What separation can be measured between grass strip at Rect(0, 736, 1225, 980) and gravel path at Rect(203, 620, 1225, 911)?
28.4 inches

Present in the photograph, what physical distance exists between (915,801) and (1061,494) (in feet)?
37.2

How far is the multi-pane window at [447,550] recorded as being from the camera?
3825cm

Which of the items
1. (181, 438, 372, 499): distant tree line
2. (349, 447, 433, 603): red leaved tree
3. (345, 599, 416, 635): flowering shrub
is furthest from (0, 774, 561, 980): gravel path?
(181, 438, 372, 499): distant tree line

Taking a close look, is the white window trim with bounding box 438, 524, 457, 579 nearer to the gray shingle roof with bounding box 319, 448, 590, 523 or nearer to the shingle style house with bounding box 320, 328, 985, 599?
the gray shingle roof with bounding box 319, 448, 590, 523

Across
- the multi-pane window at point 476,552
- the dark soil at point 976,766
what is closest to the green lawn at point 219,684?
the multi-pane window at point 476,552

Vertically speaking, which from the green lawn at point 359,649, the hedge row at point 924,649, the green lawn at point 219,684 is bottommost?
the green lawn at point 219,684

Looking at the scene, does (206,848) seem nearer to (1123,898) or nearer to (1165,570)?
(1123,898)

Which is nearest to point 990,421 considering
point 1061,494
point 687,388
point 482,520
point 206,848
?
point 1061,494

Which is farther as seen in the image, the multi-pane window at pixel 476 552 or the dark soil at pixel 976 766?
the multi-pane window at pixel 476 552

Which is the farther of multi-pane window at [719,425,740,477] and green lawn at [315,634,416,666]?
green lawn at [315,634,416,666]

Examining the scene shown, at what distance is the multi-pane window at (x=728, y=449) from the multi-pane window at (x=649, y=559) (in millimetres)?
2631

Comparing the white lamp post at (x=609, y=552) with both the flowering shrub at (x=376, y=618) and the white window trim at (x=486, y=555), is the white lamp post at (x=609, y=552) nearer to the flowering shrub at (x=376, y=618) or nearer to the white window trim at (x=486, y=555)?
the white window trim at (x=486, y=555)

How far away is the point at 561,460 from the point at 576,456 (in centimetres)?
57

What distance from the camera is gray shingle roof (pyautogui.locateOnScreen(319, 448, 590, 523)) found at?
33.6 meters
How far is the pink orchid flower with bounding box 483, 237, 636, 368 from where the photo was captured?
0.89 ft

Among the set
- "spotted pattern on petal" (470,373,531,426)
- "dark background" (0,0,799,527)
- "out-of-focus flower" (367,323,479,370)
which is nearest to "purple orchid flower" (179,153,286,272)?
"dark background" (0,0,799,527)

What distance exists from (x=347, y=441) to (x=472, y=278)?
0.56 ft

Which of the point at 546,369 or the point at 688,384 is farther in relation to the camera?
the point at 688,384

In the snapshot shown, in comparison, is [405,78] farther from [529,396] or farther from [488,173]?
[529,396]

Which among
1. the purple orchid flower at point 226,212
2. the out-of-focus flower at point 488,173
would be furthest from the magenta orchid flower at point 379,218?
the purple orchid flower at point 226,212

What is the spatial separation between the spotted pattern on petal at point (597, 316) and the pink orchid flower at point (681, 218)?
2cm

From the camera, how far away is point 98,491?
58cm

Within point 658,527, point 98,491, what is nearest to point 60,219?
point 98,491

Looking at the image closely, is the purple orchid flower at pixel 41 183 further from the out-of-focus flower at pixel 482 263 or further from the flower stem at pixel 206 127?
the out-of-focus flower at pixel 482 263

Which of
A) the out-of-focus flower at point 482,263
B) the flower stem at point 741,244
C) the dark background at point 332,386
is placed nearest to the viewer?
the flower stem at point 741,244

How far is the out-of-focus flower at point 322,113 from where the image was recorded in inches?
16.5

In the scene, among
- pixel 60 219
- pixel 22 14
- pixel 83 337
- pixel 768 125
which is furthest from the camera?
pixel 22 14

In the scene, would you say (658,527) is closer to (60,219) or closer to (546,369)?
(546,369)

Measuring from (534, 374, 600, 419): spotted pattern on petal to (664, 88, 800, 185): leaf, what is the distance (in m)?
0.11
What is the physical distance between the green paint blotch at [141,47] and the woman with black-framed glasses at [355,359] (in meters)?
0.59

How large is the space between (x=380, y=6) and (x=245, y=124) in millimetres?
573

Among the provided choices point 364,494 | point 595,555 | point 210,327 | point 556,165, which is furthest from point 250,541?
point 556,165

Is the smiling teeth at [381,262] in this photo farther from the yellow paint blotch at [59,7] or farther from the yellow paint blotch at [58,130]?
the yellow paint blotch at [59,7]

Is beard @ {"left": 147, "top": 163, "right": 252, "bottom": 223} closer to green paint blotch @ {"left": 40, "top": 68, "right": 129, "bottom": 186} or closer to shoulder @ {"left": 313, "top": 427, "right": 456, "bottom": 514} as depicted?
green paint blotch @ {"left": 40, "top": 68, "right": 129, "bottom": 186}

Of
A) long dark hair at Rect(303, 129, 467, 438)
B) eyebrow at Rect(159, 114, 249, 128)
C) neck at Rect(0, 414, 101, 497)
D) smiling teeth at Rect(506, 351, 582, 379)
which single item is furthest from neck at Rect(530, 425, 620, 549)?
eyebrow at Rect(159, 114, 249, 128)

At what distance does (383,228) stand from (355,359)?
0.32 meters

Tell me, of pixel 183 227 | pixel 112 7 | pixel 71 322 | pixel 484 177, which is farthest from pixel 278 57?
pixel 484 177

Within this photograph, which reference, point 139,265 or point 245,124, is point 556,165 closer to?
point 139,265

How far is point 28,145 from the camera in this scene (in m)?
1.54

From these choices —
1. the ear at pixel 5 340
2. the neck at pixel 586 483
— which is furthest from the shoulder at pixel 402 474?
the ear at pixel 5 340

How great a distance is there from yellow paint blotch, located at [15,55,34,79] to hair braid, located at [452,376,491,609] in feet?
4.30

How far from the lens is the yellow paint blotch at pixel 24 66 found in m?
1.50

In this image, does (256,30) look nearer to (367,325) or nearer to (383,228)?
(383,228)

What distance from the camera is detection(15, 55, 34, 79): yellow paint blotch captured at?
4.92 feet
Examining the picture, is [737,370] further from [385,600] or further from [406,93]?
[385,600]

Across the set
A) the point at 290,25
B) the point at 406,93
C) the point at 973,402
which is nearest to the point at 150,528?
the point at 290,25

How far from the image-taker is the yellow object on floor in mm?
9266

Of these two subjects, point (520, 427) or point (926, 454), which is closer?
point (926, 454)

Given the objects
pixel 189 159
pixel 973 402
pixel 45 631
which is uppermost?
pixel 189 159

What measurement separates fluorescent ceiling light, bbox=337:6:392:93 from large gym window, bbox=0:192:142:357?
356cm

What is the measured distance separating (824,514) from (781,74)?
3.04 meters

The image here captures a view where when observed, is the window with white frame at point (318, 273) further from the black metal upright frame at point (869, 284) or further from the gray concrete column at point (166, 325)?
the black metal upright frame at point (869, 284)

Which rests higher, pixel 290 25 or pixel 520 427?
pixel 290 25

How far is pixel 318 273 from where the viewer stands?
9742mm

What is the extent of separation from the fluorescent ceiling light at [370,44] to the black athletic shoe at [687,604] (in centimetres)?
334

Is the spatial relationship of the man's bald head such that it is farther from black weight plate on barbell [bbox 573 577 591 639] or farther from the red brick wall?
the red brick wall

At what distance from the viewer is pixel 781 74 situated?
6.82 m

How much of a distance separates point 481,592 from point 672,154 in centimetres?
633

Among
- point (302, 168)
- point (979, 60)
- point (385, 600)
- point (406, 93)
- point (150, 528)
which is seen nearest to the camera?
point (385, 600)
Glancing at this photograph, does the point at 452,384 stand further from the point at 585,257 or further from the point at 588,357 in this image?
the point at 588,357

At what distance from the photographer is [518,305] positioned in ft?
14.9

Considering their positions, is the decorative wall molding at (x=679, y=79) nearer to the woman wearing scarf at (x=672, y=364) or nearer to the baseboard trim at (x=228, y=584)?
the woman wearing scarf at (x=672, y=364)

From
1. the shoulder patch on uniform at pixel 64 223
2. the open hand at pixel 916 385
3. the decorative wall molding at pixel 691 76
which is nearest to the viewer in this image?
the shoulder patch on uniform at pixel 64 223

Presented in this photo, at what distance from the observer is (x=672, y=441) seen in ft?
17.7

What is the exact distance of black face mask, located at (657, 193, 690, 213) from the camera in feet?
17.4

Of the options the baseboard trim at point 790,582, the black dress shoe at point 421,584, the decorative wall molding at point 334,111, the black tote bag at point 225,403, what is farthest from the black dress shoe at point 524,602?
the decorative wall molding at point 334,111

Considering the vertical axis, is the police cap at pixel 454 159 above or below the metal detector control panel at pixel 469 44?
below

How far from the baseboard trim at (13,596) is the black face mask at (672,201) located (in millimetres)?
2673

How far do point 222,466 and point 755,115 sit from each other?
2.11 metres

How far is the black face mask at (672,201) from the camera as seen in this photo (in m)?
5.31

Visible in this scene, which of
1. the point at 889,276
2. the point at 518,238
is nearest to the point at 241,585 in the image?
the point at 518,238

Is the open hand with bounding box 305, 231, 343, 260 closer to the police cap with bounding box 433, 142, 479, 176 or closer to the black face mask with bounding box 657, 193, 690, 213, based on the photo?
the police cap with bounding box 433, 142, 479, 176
* * * * *
• **STATED EXERCISE**: Return exactly the lines from the one containing "How far from the baseboard" through the last line of the records above, both included, and nothing else.

• **OUTPUT FOR THIS EXERCISE**:
How far from the baseboard trim at (13,596) is the black face mask at (672,201) located (in millimetres)?
2673

How far do point 222,466 and point 755,115 sit from each other?
2.11 metres

How far is the black face mask at (672,201) from the camera as seen in this photo (in m)?
5.31

Visible in this scene, which of
1. the point at 889,276
2. the point at 518,238
is nearest to the point at 241,585 in the image?
the point at 518,238

Is the open hand with bounding box 305, 231, 343, 260 closer to the police cap with bounding box 433, 142, 479, 176 or closer to the black face mask with bounding box 657, 193, 690, 213, based on the photo?
the police cap with bounding box 433, 142, 479, 176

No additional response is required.